There are no fantasies for me of being a massively famous, stadium-sell-out musician. I'm sure that would be nice, but what I really want in my life is stability and creativity. I want to be able to write, perform, teach and inspire while having a roof over my head (and some hens in the back garden. And there's a lot of cake in this dream life, too.)

I suppose what I'm getting at is: I do feel a bit overwhelmed at the moment with all this singing plus all the work that unexpectedly fell on top of me but I'm trying very hard to see to the end of June. Then I can celebrate what I have achieved and be proud and I can stay in bed all day or go into town and not feel guilty because it's the SUMMER.

Sunday, May 13, 2012

Morgen by Richard Strauss

Every so often a song will come along that completely stuns me. Having looked through some very old singing volumes that belonged to my mother, it was suggested that I should study 'Morgen' by Richard Strauss.

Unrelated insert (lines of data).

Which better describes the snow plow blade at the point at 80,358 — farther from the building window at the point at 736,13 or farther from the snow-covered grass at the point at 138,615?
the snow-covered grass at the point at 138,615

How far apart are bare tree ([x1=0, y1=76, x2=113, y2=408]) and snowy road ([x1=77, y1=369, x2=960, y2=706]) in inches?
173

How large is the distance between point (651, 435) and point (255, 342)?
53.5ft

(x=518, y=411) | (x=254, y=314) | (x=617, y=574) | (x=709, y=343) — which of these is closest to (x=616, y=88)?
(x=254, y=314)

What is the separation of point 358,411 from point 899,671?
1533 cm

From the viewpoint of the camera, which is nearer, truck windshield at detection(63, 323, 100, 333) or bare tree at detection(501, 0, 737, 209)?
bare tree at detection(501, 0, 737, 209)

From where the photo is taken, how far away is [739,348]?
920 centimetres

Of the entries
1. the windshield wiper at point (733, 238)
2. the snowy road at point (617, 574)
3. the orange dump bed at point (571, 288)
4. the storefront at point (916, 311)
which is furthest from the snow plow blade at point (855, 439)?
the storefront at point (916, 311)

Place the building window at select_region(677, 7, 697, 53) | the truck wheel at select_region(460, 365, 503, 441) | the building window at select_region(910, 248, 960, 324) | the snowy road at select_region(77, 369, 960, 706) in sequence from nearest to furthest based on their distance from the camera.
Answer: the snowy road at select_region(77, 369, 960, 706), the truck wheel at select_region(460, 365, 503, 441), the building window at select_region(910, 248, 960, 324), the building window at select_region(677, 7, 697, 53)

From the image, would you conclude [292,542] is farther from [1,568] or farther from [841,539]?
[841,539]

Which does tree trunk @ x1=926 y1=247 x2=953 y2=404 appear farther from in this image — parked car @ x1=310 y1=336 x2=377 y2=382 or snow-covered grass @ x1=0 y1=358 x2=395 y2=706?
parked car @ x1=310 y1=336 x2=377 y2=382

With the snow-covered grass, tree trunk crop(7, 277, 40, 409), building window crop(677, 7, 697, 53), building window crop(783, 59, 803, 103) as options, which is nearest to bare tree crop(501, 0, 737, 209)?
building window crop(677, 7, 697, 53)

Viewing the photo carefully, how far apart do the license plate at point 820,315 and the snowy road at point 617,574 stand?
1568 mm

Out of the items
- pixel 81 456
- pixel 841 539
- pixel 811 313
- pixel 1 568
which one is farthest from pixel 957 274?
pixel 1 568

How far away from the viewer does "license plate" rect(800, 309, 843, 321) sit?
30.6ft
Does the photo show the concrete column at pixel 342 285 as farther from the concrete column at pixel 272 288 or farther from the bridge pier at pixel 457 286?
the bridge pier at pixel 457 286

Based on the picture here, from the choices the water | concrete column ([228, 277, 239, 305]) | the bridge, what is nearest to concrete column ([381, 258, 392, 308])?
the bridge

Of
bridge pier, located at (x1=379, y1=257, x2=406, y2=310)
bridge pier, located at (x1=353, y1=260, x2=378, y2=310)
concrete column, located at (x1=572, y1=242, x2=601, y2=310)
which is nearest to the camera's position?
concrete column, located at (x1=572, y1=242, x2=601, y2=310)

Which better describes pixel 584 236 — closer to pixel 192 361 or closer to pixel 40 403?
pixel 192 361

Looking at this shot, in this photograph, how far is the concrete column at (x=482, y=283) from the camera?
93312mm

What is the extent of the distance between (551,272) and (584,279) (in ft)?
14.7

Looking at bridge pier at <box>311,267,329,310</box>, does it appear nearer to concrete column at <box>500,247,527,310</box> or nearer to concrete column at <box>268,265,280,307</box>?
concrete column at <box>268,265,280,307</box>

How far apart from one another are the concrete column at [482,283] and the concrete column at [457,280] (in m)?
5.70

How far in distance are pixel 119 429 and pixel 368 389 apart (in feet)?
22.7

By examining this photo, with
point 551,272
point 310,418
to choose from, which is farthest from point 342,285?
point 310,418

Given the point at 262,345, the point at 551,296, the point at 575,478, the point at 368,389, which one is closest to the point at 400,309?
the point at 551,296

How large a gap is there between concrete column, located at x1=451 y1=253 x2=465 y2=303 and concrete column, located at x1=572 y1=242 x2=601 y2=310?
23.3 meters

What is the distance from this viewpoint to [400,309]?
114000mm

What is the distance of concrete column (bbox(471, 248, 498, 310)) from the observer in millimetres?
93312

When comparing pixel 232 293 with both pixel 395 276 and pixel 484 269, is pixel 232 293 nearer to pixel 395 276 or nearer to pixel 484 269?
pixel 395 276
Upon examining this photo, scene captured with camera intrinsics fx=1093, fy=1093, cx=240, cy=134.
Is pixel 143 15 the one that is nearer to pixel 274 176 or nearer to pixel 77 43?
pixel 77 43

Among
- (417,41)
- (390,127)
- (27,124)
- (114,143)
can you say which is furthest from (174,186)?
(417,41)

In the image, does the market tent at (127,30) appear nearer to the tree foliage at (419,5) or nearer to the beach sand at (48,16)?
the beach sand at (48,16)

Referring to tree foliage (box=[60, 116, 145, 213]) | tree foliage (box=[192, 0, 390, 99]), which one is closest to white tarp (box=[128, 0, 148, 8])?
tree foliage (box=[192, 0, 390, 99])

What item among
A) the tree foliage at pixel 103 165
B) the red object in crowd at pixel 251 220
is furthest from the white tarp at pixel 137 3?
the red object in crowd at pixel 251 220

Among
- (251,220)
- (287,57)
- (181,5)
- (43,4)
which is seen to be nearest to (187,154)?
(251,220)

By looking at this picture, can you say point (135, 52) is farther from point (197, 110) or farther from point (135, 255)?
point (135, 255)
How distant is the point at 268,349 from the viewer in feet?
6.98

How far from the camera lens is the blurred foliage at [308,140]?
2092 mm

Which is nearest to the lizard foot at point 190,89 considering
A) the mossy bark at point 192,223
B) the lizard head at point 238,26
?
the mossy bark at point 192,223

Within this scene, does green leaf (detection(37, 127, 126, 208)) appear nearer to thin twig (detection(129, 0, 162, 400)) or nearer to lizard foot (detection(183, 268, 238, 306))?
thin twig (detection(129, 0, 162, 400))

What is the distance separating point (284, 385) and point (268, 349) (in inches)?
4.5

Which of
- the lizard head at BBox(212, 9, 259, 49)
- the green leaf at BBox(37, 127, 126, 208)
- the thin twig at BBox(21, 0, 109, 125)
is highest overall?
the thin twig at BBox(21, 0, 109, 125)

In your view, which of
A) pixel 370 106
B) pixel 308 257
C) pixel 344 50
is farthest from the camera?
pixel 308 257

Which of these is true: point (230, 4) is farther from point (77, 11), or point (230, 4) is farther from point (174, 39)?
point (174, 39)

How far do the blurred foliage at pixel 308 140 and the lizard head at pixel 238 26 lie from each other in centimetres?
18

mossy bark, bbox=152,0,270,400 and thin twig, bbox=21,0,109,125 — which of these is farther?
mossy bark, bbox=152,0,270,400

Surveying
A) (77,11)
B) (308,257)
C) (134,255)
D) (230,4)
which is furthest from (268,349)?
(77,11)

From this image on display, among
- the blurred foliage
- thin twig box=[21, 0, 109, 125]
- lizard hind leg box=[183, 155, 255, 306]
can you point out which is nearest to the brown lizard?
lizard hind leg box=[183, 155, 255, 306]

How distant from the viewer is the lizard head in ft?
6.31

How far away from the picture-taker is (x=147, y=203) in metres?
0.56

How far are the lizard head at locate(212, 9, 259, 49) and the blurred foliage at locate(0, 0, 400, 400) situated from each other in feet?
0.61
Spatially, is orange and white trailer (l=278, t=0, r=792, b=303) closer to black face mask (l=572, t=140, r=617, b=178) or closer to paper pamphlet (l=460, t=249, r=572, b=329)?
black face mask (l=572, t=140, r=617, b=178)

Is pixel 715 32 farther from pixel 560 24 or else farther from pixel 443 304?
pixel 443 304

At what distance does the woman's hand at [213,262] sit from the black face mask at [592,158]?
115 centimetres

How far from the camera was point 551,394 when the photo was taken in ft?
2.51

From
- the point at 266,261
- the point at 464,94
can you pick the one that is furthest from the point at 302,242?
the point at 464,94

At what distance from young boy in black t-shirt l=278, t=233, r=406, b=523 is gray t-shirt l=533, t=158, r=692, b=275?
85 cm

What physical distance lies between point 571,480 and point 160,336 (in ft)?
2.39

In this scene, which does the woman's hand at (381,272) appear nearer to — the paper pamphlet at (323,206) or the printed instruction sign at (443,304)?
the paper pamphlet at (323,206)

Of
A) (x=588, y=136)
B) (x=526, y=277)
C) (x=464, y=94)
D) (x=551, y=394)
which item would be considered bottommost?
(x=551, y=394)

This piece feels like it is holding and manipulating you. When I listen to it, I feel as though something is being held just out of my reach, something that I desperately love and want. Occasionally Strauss lets me imagine having it, only to whisk it away again out of my grasp. There is a forlorn sort of optimism to this song. The singer responds to the gentle dream like melody of the violin by opening with a strong and definite statement: 'And tomorrow the sun will shine again.' She goes on with a sense of optimism, but there's always a longing and a pleading behind the words, hidden in the music.

And tomorrow the sun will shine again
And on the way which I shall follow
She will again unite us lucky ones
As all around us the earth breathes in the sun
Slowly, silently, we will climb down
To the wide beach and the blue waves

When she begins, she interrupts the violin and he stops for a moment to listen to her before playing again. Occasionally he supports her, or echoes her, but sometimes he is playing a different melody. Maybe it's the sad one that she doesn't want to hear. It seems to me that when she reaches the end of this idealistic speech, she gets suddenly swept up in her reverie. The violin notices that she isn't with him anymore and follows her into her dream world. She is so displaced from the reality that she was in. The broken chords have turned to sustained ones, she is almost drifting on clouds of music.

In silence, we will look in each other's eyes
And the mute stillness of happiness will sink upon us

In this section, she lifts the music up step by step, as though willing the sun to rise faster as she watches it. She can clearly see the moment that she will be happy in front of her. She almost trails off, discordant again as she was at the very beginning - although this time it is a peaceful, resolved sort of definite that she inhabits now. Without any resistance, she waits for the dawn while the violin plays.